§ STATED EXERCISE A: Quote the stretch of the forum thread on starter vape kits from "Really nice thread" through "## 87hunter (29/11/17)".
§ STATED EXERCISE B: Please condense the paragraph in the forum thread on starter vape kits that begins "Really nice thread" into a short bulleted list that keeps its main facts.

§ TEXT EXCERPT:
== == ==

Beat me to it, i was going to say in general Innokin do great starter products!

Reactions: Like 1 | Agree 1


----------



## Hooked (28/11/17)

I use 3 starter kits which all meet the criteria of "reliability, decent vape (not required to be a monstrous cloud blower), decent battery life and good price".

iJust S 
Innoken Endura T20 which @BumbleBee sent me
Twisp Mini Vega - my favourite, but the guys might not like it as it's small, but it's perfect for the gals.

Here's a pic. From left to right: iJust S, Innoken T20, Twisp Mini Vega

Reactions: Like 7 | Winner 1


----------



## Silver (28/11/17)

Thanks to everyone who has responded so far

Lots of interesting devices being mentioned that I think would help a new vaper 

I like the way you classified it @daniel craig - maybe one needs to split this into Mouth to Lung and Direct Lung Hit? Your points about some MTL gear potentially struggling with 70VG juice is very valid and important. Thanks.

please do continue and lets see where we can take this...

Reactions: Like 1


----------



## daniel craig (29/11/17)

Really nice thread @Silver I think it's very important to classify the different vaping styles and the devices perfectly suited to it. I know quite a few guys who are long time smokers and started of with Direct Lung setups and just could not use it and so ended up going back to smoking. It's good to see that during 2017 a lot of companies came up with MTL devices and tanks.

Reactions: Like 1


----------



## 87hunter (29/11/17)

I got off stinkies on an ijust one.
Used the higher ohm coil for mtl, then went sub ohm which was a mistake. I enjoyed it so much I bought an al85, then an alien, then a top box mini, voopoo drag, Athena and a kui.
That one mod a week. It's a deep rabbit hole

Reactions: Agree 1


----------



## Smoke_A_Llama (29/11/17)

I’d recommend joyetech ego aio pen... at its price point, adjustable airflow so can vary to personal preference, abundance of coils (0.25 - 1.5 if I’m not mistaken), good battery and user friendliness... sure it’s not stellar with flavour but you can still taste the juice plus I’m proof it works


----------



## Ben-j (29/11/17)

I started vaping with those tiny ego pens, then an itaste VV V3 (was next level tech at the time, lol). Moved over to mech mods after that and now have a Smok G-priv. Pens work great if you have an extra battery module for it IMO. Just make sure coils are available (and possible for how long it will be available) for the devise before you buy it. 

I am looking for a kit for a female friend of mine. She knows nothing about vaping but has tried it and would like to change over to vaping. I have considered a pen style devise but worried about battery life. Thinking about the Smok V8 or the Innoken T20. Battery life and coil availability will be the deciding factors. 

Cheers


----------



## Hooked (29/11/17)

Ben-j said:


> I started vaping with those tiny ego pens, then an itaste VV V3 (was next level tech at the time, lol). Moved over to mech mods after that and now have a Smok G-priv. Pens work great if you have an extra battery module for it IMO. Just make sure coils are available (and possible for how long it will be available) for the devise before you buy it.
> 
> I am looking for a kit for a female friend of mine. She knows nothing about vaping but has tried it and would like to change over to vaping. I have considered a pen style devise but worried about battery life. Thinking about the Smok V8 or the Innoken T20. Battery life and coil availability will be the deciding factors.

== == ==

§ ENTRIES:
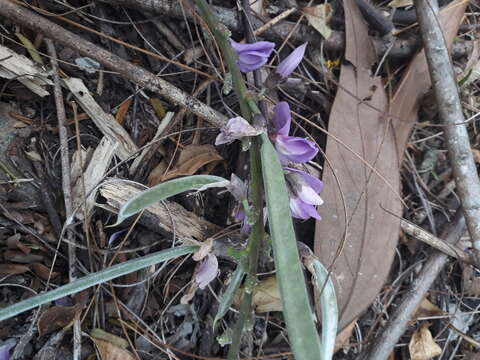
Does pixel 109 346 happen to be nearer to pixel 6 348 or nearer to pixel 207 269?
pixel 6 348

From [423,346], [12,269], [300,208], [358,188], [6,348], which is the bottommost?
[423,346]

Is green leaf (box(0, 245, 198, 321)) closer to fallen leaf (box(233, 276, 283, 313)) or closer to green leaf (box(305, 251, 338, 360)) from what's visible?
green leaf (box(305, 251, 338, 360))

== == ==

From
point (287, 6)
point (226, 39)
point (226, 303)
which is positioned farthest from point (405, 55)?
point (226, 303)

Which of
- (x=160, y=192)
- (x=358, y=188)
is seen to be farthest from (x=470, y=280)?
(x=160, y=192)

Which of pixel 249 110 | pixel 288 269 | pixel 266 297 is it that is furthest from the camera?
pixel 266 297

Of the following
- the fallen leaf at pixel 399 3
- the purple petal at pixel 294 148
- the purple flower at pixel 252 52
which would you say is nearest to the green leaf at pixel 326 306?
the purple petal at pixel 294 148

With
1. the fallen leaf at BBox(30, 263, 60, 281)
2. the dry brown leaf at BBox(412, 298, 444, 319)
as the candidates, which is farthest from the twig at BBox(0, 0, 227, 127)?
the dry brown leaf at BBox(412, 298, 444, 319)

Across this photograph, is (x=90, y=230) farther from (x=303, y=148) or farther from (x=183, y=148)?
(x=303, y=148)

== == ==

§ OUTPUT A:
Really nice thread @Silver I think it's very important to classify the different vaping styles and the devices perfectly suited to it. I know quite a few guys who are long time smokers and started of with Direct Lung setups and just could not use it and so ended up going back to smoking. It's good to see that during 2017 a lot of companies came up with MTL devices and tanks.

Reactions: Like 1


----------



## 87hunter (29/11/17)

§ OUTPUT B:
- Classifying the different vaping styles and the devices best suited to each is very important.
- Quite a few long-time smokers the writer knows started with Direct Lung setups, could not use them, and went back to smoking.
- During 2017, many companies came out with MTL devices and tanks.